Judge Hacon granted the application. In his view:

* The witness statement of B&S's representative had also stated that the director's authority to assign was to be determined under the law of the Cayman Islands, and he gave no reason for stating why that position would not be recognised under German law. The court should not take into account his unrealistic expectation that the assignment would have encountered difficulties under German law, which did not amount to a defence.

* It was hard to determine from the documents what had happened regarding FND's shares during the relevant period. It seemed clear that the parent company had owned them in January 2002. Although a share mortgage had been issued, there was no evidence that the shares in FND had actually left the parent company, so that the director's directorship had validly been terminated.

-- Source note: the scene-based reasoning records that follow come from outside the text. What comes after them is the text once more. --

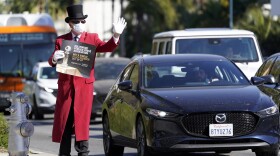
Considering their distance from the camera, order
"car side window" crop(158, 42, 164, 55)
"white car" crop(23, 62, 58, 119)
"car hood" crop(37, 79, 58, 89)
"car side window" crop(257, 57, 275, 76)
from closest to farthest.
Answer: "car side window" crop(257, 57, 275, 76) → "car side window" crop(158, 42, 164, 55) → "car hood" crop(37, 79, 58, 89) → "white car" crop(23, 62, 58, 119)

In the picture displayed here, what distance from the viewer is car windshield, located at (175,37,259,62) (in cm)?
2182

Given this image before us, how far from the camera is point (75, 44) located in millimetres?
12648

* The share mortgage required written notice of default by the purchaser, i.e. the parent company, to be sent to the original applicant, and there was no evidence or suggestion that that had been done. If B&S's case was that no written notice had been sent, the court would have expected it to make an application in the Cayman Islands to rectify the position.

* The purported worldwide assignment mentioned by B&S was not produced in evidence.

* The evidence from the independent lawyer for B&S was that unfulfilled contracts ceased to have effect once a party became insolvent, but that the administrator "may" decide not to complete the contract -- but that was not quite what B&S's representative was contending. The original applicant's administrator could have dealt with the assignment of the patent application if the obligation to pay had not been fully satisfied. The expert had not indicated that the administrator had taken such a view, and the administrator himself had made no such comments in his evidence.

* The evidence showed that something was posted and faxed to the director on or about the date of the removal resolution, but did not show what was actually sent. The expert's unchallenged evidence was in any event that notice of removal was irrelevant to the removal's effectiveness.

* Whether another director of FND had been appointed did not affect whether the director at issue had been correctly dismissed. There was no evidence that the share mortgage had been breached, as that mortgage required the original applicant's prior written consent for such an appointment and no such consent had been adduced.

* None of B&S's representative's points raised any real prospect of success at trial. What's more, B&S hadn't paid any of the patent's renewal fees and the director had made no attempt to rectify his removal.

The takeaway message here seems to be that there is really no point in contesting litigation if your evidence is either not there at all or is not going to substantiate the points on which you are planning to rely. There's a somewhat unsatisfactory feeling about this case: did it only get as far as a hearing because the defendant half expected it to settle at the door of the court on a more favourable basis, this blogger wonders.